Using machine learning2, we found that the most predictive characteristics that relate to batting performance are batting average (‘Batting avg all’ is the total runs divided by total innings, compared to the traditional ‘Batting avg’ calculation of total runs divided by total innings where dismissed), high score, total runs ( ‘Total runs with balls’ is the  total runs divided by total balls faced), and total balls faced (indicating that better batters tend to face more balls in their career). While there were data limitations with properly differentiating between elite and non-elite players, these findings can still provide coaches with insights on which characteristics to prioritise when making decisions on which players to offer development contracts.

Business outcomes

Aginic provided Cricket Australia with insights derived from a pilot data science project aiming to identify the characteristics in junior cricketers that are related to elite ODI batting performance. To build this data-driven decision making into their selection processes, we recommended building a management dashboard that surfaces the relevant predictive metrics for each junior player to enable selection decisions for representative squads.
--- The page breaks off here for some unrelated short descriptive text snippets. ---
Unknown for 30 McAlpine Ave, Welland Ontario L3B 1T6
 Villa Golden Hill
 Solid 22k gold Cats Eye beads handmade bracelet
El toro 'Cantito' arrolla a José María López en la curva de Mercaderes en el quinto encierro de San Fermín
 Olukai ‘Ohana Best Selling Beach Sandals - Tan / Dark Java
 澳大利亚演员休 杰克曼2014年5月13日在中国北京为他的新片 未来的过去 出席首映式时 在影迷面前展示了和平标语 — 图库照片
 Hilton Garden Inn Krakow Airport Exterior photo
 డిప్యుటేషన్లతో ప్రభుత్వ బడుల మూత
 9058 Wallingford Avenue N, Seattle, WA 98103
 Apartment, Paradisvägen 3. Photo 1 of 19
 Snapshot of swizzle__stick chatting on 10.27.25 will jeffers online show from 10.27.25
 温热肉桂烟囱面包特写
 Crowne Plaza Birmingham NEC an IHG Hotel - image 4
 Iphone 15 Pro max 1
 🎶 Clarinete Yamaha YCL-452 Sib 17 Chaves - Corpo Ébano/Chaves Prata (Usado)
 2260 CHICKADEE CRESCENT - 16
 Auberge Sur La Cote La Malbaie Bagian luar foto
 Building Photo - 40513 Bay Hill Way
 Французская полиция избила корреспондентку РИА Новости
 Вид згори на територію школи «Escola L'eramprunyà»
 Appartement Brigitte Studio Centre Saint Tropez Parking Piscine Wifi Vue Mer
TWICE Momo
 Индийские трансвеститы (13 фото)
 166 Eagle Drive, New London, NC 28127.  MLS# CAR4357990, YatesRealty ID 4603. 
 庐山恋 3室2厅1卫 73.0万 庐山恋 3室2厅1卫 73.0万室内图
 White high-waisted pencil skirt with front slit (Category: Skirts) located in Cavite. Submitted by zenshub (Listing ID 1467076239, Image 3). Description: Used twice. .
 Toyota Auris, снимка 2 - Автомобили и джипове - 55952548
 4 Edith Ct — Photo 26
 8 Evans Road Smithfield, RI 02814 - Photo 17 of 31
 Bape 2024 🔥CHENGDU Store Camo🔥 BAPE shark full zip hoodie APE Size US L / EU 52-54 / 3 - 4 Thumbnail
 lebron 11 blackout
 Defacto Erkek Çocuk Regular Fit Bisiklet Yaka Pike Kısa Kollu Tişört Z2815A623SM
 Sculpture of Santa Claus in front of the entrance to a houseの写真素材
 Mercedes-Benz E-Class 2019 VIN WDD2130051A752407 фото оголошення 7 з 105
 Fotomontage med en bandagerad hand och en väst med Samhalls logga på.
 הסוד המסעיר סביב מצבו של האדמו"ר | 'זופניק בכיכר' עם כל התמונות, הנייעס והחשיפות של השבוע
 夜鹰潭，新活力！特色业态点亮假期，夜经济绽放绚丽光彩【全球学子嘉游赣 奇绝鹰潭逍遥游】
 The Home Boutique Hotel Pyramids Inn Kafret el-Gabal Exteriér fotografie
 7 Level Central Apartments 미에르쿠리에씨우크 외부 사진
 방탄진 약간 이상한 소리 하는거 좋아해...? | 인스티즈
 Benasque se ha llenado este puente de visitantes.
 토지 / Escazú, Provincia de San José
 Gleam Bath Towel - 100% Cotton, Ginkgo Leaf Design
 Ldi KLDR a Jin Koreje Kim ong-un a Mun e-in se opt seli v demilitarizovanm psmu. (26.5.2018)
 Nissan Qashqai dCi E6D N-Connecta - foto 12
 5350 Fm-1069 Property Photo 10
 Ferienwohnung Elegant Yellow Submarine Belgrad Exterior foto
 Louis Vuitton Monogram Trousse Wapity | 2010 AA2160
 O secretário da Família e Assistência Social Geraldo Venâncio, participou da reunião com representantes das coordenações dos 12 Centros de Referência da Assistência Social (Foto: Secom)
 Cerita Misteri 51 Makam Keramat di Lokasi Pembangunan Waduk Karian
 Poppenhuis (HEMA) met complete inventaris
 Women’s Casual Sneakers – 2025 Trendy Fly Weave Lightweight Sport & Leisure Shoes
To improve machine learning predictions, we also recommended identifying a more homogenous group of players who face more comparable playing conditions to those faced by elite players. 

Critical to the project’s success was early engagement with the cricket subject matter experts (SMEs) to agree on the business problems, and also the technical SMEs to understand the data and limitations. It was also beneficial to have deep and early engagement with Cricket Australia’s data scientists to understand their previous work and feature selection and engineering to build off and prevent repetition of previous work. 



2 We have used random forest models for “feature selection”. Random forest models are a powerful type of ensemble model, which combines the results of a number of decision-tree models, using independent random samples of the data (bootstrapping).